Jetzt hat die erste Kompanie Besendienst
Damit das Orsoyer Rheintor und seine Zugangswege immer sauber bleiben, nehmen die Orsoyer Bürgerschützen alle zwei Wochen den Besen in die Hand.

Im sechsmonatigen Wechsel fegen entweder der Vorstand oder eine der drei Kompanien, die jeweils eine Truppenstärke von 140 Mann haben, im Zwei-Wochen-Rhythmus, wie der Geschäftsführer Martin Strohscheidt erklärte.
Jetzt war es wieder soweit: Besenübergabe. In den vergangenen sechs Monaten kümmerte sich der 17-köpfige Vorstand um die Sauberkeit rund um das historische Tor. Martin Strohscheidt überreichte dem Hauptmann der ersten Kompanie Norbert Engelke symbolisch den grünweiß gestreiften Besen. Über 40 Schützen waren dabei. „Seit 1997 fegen wir rund um das Tor. Wir haben uns wie andere Orsoyer Vereine ein Objekt ausgesucht, das wir pflegen wollen", so Strohscheidt. Insbesondere wegen der historischen Bedeutung wollten die Schützenbrüder sich um das Rheintor kümmern. Aber nicht nur das Fegen sei für die Vereinsmitglieder wichtig, sondern auch der gegenseitige Austausch bei den 14-tä-gigen Reinigungs-Aktionen und der Besenübergabe. „Es werden unter anderem neue Ideen gesammelt, die der Bürgerschützenverein Or-soy von 1551 mit seinen zirka 480 Mitgliedern dann eventuell umsetzt", so Strohscheidt.
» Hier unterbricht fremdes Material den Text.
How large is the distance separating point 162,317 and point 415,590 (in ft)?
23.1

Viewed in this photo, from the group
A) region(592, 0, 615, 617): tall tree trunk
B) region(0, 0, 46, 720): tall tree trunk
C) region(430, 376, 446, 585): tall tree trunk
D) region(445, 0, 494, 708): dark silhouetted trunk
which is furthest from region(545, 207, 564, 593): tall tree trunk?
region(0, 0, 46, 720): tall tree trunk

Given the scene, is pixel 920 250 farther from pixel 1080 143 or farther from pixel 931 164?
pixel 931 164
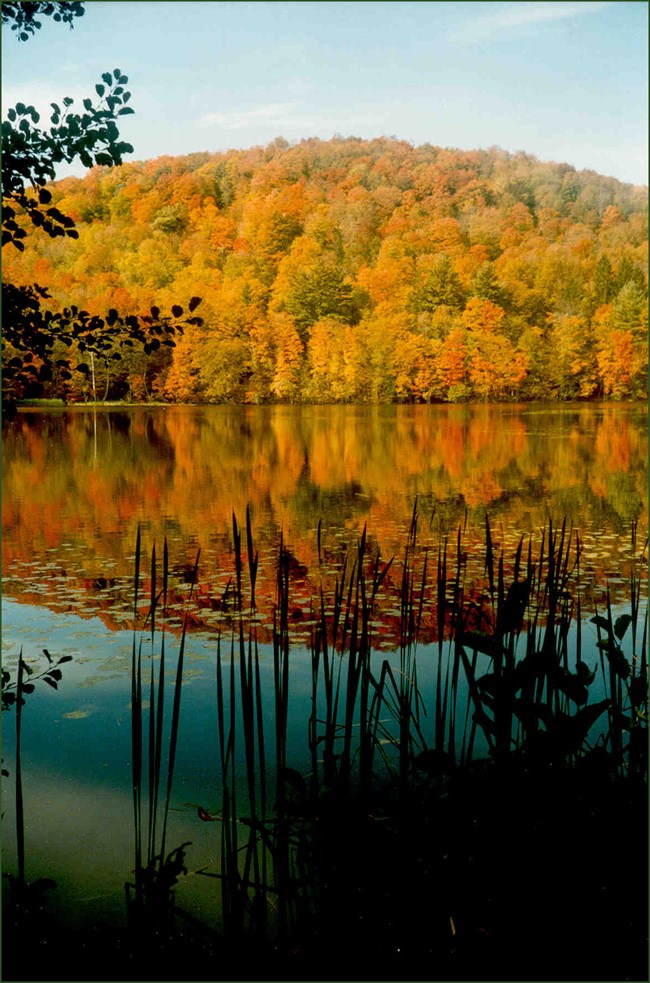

Die Besenübergabe am Rheintor feierten die Schützen in bester Laune, wie es Brauch in Orsoy ist. „Von Bäcker Hagemann kriegen wir Brötchen gespendet und vom Postgrill Würstchen. Bei der Besenübergabe herrscht immer eine tolle Atmosphäre", schilderte Strohscheidt. Weitere Schützen trafen nach und nach ein.